Explain the speed difference between numpy's vectorized function application VS python's for loop

Question:

I was implementing a weighting system called TF-IDF on a set of 42000 images, each consisting 784 pixels. This is basically a 42000 by 784 matrix.

The first method I attempted made use of explicit loops and took more than 2 hours.

def tfidf(color,img_pix,img_total):
    if img_pix==0:
        return 0
    else:
        return color * np.log(img_total/img_pix)

...

result = np.array([])
for img_vec in data_matrix:
    double_vec = zip(img_vec,img_pix_vec)
    result_row = np.array([tfidf(x[0],x[1],img_total) for x in double_vec])
    try:
        result = np.vstack((result,result_row))
    # first row will throw a ValueError since vstack accepts rows of same len
    except ValueError:
        result = result_row

The second method I attempted used numpy matrices and took less than 5 minutes. Note that data_matrix, img_pix_mat are both 42000 by 784 matrices while img_total is a scalar.

result = data_matrix * np.log(np.divide(img_total,img_pix_mat))

I was hoping someone could explain the immense difference in speed.

The authors of the following paper entitled "The NumPy array: a structure for eļ¬ƒcient numerical computation" (http://arxiv.org/pdf/1102.1523.pdf), state on the top of page 4 that they observe a 500 times speed increase due to vectorized computation. I’m presuming much of the speed increase I’m seeing is due to this. However, I would like to go a step further and ask why numpy vectorized computations are that much faster than standard python loops?

Also, perhaps you guys might know of other reasons why the first method is slow. Do try/except structures have high overhead? Or perhaps forming a new np.array for each loop is takes a long time?

Thanks.

Asked By: Kao

||

Answers:

The difference you’re seeing isn’t due to anything fancy like SSE vectorization. There are two primary reasons. The first is that NumPy is written in C, and the C implementation doesn’t have to go through the tons of runtime method dispatch and exception checking and so on that a Python implementation goes through.

The second reason is that even for Python code, your loop-based implementation is inefficient. You’re using vstack in a loop, and every time you call vstack, it has to completely copy all arrays you’ve passed to it.
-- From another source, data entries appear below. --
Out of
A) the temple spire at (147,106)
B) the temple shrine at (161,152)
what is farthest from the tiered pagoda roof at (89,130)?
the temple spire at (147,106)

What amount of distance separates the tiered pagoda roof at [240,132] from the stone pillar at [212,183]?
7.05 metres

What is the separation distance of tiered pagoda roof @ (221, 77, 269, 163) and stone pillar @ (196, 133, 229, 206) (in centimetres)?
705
That adds an extra factor of len(data_matrix) to your asymptotic complexity.

Answered By: user2357112

Due to the internal workings of numpy, (as far as I know, numpy works with C internally, so everything you push down to numpy is actually much faster because it is in a different language)

Edit:

Taking out the zip, and replacing it with a vstack should make it faster too, (zip tends to go slow if the arguments are very large, and for that vstack is faster; additionally, vstack is numpy (thus C), while zip is python).
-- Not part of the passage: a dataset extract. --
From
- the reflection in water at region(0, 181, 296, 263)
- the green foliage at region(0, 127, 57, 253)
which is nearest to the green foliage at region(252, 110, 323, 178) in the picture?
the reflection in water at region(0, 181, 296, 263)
And yes, if I understood correctly – not sure about that- , you are doing 42k times a try/except block. That should definitely be bad for the speed.

Test:

T=numpy.ndarray((5,10))
for t in T:
    print t.shape

results in (10,)

This means that yes, if your matrices are 42k by 784 matrices, you are trying 42k times a try-except block. I am assuming that should put an effect in the computation times, as well as doing a zip each time, but not certain if that would be the main cause.
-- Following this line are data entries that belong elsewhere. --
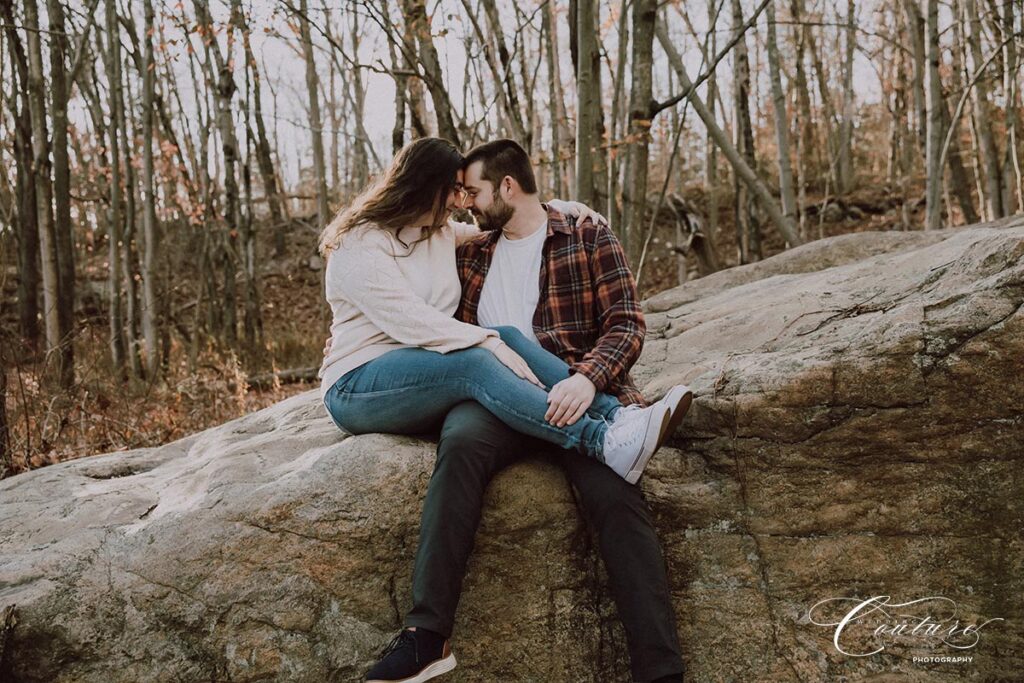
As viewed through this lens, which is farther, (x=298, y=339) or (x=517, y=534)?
(x=298, y=339)

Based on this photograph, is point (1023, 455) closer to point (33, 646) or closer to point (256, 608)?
point (256, 608)

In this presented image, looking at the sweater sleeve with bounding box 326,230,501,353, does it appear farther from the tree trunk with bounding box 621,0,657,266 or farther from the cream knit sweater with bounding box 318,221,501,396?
the tree trunk with bounding box 621,0,657,266

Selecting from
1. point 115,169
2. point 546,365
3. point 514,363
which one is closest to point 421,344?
point 514,363

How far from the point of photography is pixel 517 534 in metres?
2.58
(So every one of your 42k times you run your stuff, it takes 0.17sec. I am quite certain that a try/except block doesn’t take 0.17 seconds, but maybe the overhead it causes or so does contribute to it?)

Try changing the following:

double_vec = zip(img_vec,img_pix_vec)
result_row = np.array([tfidf(x[0],x[1],img_total) for x in double_vec])

to

result_row = np.array([tfidf(img_vec[i],img_pix_vec[i],img_total)
                       for i in xrange(len(img_vec))])

That, at least, gets rid of the zip statement. Not sure if the zip statement takes down your time by one minute or by nearly two hours (I know zip is slow, compared to numpy.vstack, but no clue if that would give you two hours time gain.)

Answered By: usethedeathstar